En los últimos tres años, las 19 variedades de granos andinos con alta calidad genética desarrolladas por el Instituto Nacional de Innovación Agraria (INIA) han logrado incrementar en 80 % el rendimiento por hectárea, dinamizando la economía de más de 100 000 pequeños y medianos productores.
El sector informó que los agricultores que han visto mejorados sus cultivos se ubican en Áncash, Apurímac, Arequipa, Ayacucho, Cajamarca, Cusco, Huancavelica, Huánuco, Ica, Junín, La Libertad, Lambayeque, Moquegua, Puno y Tacna, y reconoce su esfuerzo en el “Día Nacional de los Granos Andinos” (30 de junio).

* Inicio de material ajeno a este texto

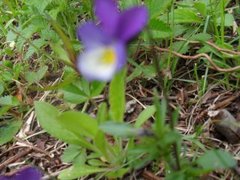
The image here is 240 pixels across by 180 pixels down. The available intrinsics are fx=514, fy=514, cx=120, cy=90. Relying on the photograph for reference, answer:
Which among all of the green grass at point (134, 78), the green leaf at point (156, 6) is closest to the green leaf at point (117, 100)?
the green grass at point (134, 78)

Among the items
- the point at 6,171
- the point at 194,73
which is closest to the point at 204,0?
the point at 194,73

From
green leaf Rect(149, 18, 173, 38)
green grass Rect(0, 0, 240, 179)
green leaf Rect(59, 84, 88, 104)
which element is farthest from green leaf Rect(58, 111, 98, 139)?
green leaf Rect(149, 18, 173, 38)

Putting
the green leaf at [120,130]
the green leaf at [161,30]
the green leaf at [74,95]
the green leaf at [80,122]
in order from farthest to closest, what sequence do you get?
1. the green leaf at [161,30]
2. the green leaf at [74,95]
3. the green leaf at [80,122]
4. the green leaf at [120,130]

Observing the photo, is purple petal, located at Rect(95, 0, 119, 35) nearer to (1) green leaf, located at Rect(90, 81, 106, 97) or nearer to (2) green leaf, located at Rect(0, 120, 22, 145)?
(1) green leaf, located at Rect(90, 81, 106, 97)

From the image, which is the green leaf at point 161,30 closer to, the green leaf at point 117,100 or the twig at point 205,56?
the twig at point 205,56

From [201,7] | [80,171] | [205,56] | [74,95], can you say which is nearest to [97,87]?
[74,95]

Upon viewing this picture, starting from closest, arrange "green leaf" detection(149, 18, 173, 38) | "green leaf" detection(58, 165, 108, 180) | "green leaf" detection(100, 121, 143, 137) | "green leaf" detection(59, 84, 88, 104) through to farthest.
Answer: "green leaf" detection(100, 121, 143, 137)
"green leaf" detection(58, 165, 108, 180)
"green leaf" detection(59, 84, 88, 104)
"green leaf" detection(149, 18, 173, 38)
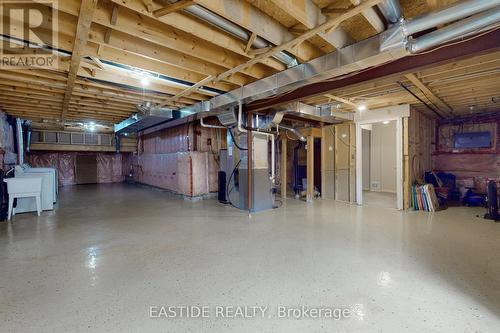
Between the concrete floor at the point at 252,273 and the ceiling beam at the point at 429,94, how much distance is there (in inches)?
90.1

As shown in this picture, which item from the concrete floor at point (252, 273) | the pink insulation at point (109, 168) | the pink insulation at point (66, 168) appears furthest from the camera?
the pink insulation at point (109, 168)

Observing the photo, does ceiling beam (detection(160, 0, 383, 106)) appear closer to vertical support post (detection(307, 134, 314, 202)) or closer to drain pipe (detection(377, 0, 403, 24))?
drain pipe (detection(377, 0, 403, 24))

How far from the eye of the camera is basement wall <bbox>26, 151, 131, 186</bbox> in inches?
389

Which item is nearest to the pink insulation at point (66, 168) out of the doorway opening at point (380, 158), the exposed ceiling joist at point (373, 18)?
the doorway opening at point (380, 158)

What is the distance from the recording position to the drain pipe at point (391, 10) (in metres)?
1.87

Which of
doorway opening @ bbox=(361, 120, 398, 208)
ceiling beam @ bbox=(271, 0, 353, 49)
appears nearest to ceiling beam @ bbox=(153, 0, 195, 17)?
ceiling beam @ bbox=(271, 0, 353, 49)

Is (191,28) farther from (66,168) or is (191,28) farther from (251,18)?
(66,168)

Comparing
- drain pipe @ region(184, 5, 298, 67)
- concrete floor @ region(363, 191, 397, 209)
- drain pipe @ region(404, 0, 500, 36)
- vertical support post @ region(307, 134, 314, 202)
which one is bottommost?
concrete floor @ region(363, 191, 397, 209)

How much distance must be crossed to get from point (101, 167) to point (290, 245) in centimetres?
1179

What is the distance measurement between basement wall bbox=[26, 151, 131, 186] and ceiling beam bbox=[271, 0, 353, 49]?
11.6 meters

Este incremento obedece a que las variedades de granos generadas por el INIA, poseen alta capacidad para tolerar plagas y enfermedades, y poseen un buen rendimiento de nivel de cosecha, así como granos con altos índices de nutrientes, proteínas y antioxidantes, además de adaptabilidad a los efectos del cambio climático.
De estas 19 variedades de granos andinos de calidad, 12 son de cultivos de quinua, cuatro en kiwicha, dos de tarwi y uno de cañihua. Estos cultivares han sido desarrolladas en diversas Estaciones Experimentales Agrarias (EEA) del INIA en todo el país, empleando técnicas de cruzamiento, caracterización agromorfológica, identificación de accesiones promisorias y pruebas de evaluación en parcelas demostrativas.

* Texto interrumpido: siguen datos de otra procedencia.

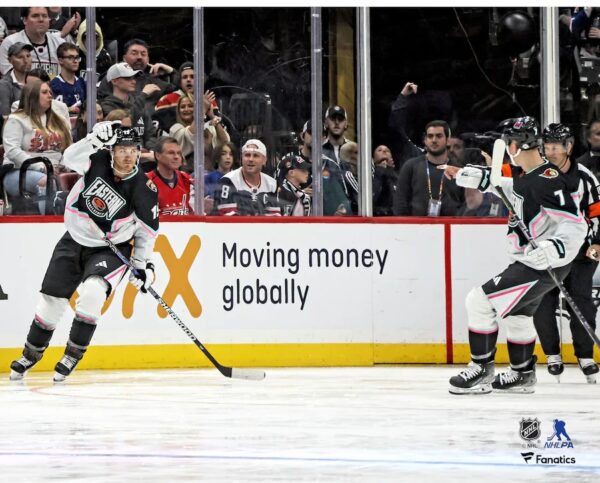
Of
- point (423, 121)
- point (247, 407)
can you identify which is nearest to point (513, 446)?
point (247, 407)

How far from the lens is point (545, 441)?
415cm

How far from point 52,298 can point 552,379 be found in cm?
251

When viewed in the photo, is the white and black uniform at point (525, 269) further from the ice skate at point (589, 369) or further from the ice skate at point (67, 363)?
the ice skate at point (67, 363)

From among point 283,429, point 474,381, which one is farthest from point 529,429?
point 474,381

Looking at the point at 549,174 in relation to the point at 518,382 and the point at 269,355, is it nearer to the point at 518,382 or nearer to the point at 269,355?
the point at 518,382

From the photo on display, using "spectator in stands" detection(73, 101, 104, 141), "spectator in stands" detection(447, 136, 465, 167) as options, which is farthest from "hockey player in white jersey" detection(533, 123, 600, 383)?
"spectator in stands" detection(73, 101, 104, 141)

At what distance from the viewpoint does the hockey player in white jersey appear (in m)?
6.55

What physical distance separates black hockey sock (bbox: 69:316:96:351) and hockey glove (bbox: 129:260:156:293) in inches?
11.4

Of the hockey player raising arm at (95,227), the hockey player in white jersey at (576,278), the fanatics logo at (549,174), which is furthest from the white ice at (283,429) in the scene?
the fanatics logo at (549,174)

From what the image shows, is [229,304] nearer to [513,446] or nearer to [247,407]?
[247,407]

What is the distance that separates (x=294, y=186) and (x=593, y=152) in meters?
1.76

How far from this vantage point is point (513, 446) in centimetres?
408

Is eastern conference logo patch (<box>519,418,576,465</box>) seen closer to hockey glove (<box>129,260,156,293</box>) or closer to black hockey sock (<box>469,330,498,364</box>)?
black hockey sock (<box>469,330,498,364</box>)

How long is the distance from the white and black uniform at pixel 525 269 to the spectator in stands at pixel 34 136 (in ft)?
8.52
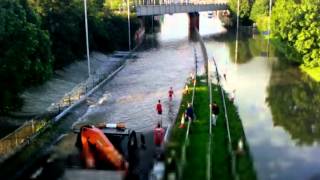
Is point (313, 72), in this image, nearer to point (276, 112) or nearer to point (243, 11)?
point (276, 112)

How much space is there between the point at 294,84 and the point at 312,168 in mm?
Answer: 21470

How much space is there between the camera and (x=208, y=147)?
23.7 meters

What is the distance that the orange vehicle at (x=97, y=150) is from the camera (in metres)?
21.4

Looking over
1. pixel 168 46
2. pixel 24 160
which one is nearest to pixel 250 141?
pixel 24 160

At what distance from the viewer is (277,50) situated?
66.6m

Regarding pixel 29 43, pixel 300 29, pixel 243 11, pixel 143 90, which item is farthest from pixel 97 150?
pixel 243 11

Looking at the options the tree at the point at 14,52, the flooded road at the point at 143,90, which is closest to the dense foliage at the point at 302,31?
the flooded road at the point at 143,90

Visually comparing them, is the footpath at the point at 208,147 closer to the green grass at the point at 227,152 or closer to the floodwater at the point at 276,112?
the green grass at the point at 227,152

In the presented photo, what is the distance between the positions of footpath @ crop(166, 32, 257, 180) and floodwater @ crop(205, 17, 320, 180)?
910 millimetres

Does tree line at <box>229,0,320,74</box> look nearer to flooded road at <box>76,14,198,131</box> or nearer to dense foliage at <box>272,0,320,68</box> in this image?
dense foliage at <box>272,0,320,68</box>

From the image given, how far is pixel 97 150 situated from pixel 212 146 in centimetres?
573

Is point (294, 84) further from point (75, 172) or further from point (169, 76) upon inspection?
point (75, 172)

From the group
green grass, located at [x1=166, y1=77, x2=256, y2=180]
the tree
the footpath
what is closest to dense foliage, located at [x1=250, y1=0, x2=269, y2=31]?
the footpath

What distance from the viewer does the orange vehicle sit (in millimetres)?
21406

Asimismo, las más recientes incorporaciones al catálogo nacional de cultivares incluyen variedades de quinua INIA 438 Acollina, INIA 441 Señor del Huerto e INIA 446 Atipaq. En kiwicha figura INIA 442 La Frondosa y el Tarwi INIA 445 Masacanchino. Se trata de innovaciones que permiten a los agricultores acceder a semillas certificadas de alto valor, impulsando una producción más eficiente y rentable.

Conservación
Además de la generación de variedades, el INIA destaca por su labor en la conservación de recursos genéticos. Actualmente mantiene cinco colecciones activas de germoplasma de granos andinos en sus bancos de germoplasma ubicados en distintas regiones del país. La caracterización y evaluación de más de 3000 accesiones han permitido identificar materiales promisorios para generar variedades de cultivos de alto valor genético.
Dentro de los avances más relevantes ha sido la evaluación de 1000 accesiones de quinua, de las cuales se han identificado variedades con alto contenido de proteínas, antioxidantes y compuestos fenólicos, posicionando a este cultivar pigmentadas como ingredientes potenciales para alimentos funcionales y nutracéuticos.

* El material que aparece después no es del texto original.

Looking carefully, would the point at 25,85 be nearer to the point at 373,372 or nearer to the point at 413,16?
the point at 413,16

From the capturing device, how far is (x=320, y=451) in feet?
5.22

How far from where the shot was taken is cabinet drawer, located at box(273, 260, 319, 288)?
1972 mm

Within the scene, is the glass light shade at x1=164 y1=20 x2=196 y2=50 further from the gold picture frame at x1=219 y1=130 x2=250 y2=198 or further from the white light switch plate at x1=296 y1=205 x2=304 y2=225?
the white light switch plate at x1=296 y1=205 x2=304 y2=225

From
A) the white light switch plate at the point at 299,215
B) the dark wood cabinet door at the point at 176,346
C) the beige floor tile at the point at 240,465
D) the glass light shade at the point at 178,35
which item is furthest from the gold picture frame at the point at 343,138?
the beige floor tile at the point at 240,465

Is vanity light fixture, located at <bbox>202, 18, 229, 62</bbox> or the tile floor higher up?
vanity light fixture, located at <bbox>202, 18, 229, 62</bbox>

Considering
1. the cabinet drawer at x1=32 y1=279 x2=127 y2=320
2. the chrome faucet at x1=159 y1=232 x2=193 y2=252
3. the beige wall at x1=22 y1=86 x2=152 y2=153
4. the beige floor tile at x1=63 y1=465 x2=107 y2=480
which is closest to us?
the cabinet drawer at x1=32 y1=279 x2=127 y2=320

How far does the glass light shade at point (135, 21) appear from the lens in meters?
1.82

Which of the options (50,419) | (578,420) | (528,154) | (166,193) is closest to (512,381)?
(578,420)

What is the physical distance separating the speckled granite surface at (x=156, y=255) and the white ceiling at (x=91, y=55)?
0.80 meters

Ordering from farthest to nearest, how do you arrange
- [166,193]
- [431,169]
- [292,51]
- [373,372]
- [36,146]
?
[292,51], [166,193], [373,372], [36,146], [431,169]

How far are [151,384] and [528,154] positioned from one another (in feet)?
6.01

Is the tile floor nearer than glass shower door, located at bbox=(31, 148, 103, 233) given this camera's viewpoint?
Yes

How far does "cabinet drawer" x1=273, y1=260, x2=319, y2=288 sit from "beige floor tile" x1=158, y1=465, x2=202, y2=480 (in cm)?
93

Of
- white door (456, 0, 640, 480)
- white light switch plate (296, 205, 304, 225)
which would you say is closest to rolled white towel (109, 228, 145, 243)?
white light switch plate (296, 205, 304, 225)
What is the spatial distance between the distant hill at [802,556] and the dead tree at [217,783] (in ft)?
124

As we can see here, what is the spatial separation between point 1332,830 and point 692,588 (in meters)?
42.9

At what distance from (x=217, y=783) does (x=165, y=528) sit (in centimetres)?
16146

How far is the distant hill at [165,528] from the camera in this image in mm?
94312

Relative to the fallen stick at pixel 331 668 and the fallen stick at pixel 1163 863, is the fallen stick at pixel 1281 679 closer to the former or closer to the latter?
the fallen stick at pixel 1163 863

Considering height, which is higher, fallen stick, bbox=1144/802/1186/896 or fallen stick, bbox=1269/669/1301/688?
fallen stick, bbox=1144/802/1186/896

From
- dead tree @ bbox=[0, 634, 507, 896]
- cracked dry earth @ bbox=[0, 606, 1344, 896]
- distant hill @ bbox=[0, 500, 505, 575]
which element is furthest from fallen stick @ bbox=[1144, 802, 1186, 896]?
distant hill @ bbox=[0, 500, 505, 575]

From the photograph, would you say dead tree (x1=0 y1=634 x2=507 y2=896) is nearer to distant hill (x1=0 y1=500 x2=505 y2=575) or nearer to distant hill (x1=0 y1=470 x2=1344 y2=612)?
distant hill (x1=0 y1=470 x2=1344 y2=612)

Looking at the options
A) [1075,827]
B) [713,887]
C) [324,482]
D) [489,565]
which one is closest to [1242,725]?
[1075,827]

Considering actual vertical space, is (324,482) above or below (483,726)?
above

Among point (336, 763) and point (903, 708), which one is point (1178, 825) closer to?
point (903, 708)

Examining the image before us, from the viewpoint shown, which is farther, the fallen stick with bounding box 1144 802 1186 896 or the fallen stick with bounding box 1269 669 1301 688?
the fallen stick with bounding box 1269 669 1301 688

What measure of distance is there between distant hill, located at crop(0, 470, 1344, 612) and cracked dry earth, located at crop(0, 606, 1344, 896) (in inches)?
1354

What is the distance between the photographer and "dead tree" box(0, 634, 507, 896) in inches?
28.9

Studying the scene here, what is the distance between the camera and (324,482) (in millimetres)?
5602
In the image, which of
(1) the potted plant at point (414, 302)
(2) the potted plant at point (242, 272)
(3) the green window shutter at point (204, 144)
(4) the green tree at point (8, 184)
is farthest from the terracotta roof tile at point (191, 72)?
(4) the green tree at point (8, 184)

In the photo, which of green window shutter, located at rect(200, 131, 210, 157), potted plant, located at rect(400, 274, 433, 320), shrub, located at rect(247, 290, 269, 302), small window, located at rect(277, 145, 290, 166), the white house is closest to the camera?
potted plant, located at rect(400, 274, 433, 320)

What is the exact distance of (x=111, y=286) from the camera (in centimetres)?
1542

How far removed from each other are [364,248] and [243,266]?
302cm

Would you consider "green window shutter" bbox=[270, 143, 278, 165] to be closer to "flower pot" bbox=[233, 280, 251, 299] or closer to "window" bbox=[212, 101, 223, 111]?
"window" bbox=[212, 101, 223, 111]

En tanto, a través de su Dirección de Recursos Genéticos y Biotecnología, el INIA ha liderado proyectos investigaciones en agrobiodiversidad, generando publicaciones científicas y técnicas de relevancia nacional e internacional, como catálogos, manuales de manejo agronómico y estudios sobre variabilidad genética y nutricional, el cual benefician la productividad agraria de los productores.